In the Spawn window, when starting a new Jupyter instance, you can provide one of the above images, depending on whether you want to run on a CPU or GPU. The image includes all the necessary plug-ins (including Tensorboard for model visualization). Note: GPU-based images can be several gigabytes in size and may take several minutes to download locally.

In addition, when running on Google’s Kubernetes engine, the public address will be exposed and is an insecure endpoint by default. About using SSL and authentication for production deployment, see document: https://github.com/google/kubeflow/blob/master/components/jupyterhub.

training

The TFJob controller uses YAML as the main control parameter server and uses worker to run distributed TensorFlow. Quickly start deploying the TFJob controller and installing the new tensorflow.org/v1alpha1 API. You can submit a technical specification to the aforementioned API for a new TensorFlow training deployment.

The following is an example of technical parameters:


     
      apiVersion: "tensorflow.org/v1alpha1"
      kind: "TfJob"
      metadata:
        name: "example-job"
      spec:
        replicaSpecs:
          - replicas: 1
            tfReplicaType: MASTER
            template:
              spec:
                containers:
                  - image: gcr.io/tf-on-k8s-dogfood/tf_sample:dc944ff
                    name: tensorflow
                restartPolicy: OnFailure
          - replicas: 1
            tfReplicaType: WORKER
            template:
              spec:
                containers:
                  - image: gcr.io/tf-on-k8s-dogfood/tf_sample:dc944ff
                    name: tensorflow
                restartPolicy: OnFailure
          - replicas: 2
            tfReplicaType: PS
     
Copy the code

For details, see tensorflow/ K8S project. For more information about running Tensorflow Jobs on Kubernetes using TFJob controller, see tF-controller-examples /.

The service model

Detailed guide to see https://github.com/google/kubeflow/tree/master/components/k8s-model-server, use the built-in TensorFlow service deployment model service.

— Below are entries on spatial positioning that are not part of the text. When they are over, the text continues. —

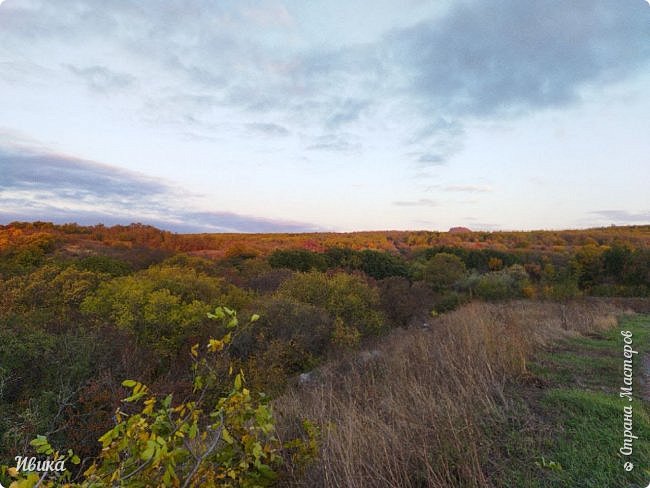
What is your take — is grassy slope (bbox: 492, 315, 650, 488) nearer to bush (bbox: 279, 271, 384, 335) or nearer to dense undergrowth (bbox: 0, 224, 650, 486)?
dense undergrowth (bbox: 0, 224, 650, 486)

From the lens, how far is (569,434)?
3238 millimetres

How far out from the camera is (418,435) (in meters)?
3.23

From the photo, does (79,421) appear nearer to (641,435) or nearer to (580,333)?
(641,435)

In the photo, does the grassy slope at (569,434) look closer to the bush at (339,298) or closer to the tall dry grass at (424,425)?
the tall dry grass at (424,425)

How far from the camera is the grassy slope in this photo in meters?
2.65

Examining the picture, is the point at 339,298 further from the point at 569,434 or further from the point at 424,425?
the point at 569,434

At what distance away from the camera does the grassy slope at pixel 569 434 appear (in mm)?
2646

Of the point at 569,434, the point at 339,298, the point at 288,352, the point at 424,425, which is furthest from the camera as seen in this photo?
the point at 339,298

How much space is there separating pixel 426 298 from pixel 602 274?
1743cm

The original link: https://github.com//google/kubeflow

This article is compiled for machine heart, reprint please contact this public number for authorization.

✄ — — — — — — — — — — — — — — — — — — — — — — — — — — — — — — — — — — — — — — — — — — — — — — — —

Join Heart of the Machine (full-time reporter/intern) : [email protected]

Contribute or seek coverage: [email protected]

Advertising & Business partnerships: [email protected]

Google releases Machine learning tool library Kubeflow: Best of all OSS solutions

Related Posts

Watching the Chinese people’s anti-epidemic map, I cried

Didi based on Flink real-time data warehouse construction practice

React: How does a function component differ from a class component?